• **Task to carry out**:
Extract every line of the listing below that contains the string "photo".

Records from a collection:

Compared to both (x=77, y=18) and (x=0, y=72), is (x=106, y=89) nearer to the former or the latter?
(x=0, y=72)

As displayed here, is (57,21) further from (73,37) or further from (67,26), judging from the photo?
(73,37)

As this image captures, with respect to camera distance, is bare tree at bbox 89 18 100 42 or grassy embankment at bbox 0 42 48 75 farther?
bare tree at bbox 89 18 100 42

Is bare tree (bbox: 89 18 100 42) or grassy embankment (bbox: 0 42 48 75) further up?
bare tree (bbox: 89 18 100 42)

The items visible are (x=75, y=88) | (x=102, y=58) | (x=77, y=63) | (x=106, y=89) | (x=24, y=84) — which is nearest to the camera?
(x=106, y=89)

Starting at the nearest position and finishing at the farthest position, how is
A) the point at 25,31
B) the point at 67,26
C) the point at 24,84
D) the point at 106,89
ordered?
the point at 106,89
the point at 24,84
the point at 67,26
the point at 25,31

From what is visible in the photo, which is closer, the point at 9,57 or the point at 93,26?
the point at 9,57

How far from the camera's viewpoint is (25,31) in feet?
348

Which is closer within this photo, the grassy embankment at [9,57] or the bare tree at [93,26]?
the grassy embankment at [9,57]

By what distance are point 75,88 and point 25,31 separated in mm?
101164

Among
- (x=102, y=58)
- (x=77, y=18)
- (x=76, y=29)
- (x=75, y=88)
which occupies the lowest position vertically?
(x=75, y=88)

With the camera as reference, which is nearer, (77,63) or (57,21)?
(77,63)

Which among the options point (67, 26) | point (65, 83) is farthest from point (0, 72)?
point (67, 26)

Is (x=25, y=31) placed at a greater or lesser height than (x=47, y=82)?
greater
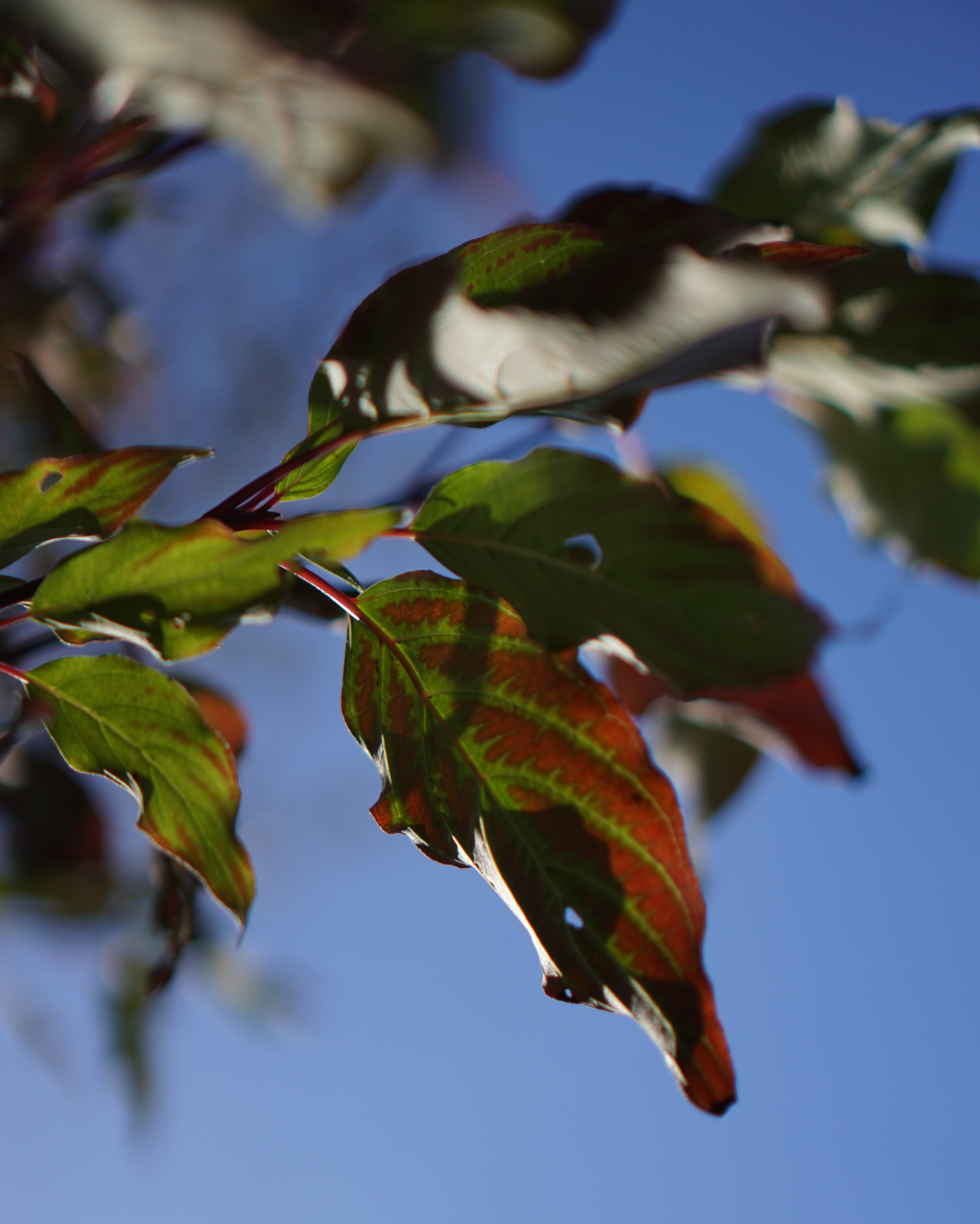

• **The output**:
As displayed here, is (57,21) further from (73,37) or further from (67,26), judging from the photo?
From what is visible in the photo, which is closer, the point at 9,57 or the point at 93,26?
Which is closer within this photo, the grassy embankment at [9,57] or the bare tree at [93,26]?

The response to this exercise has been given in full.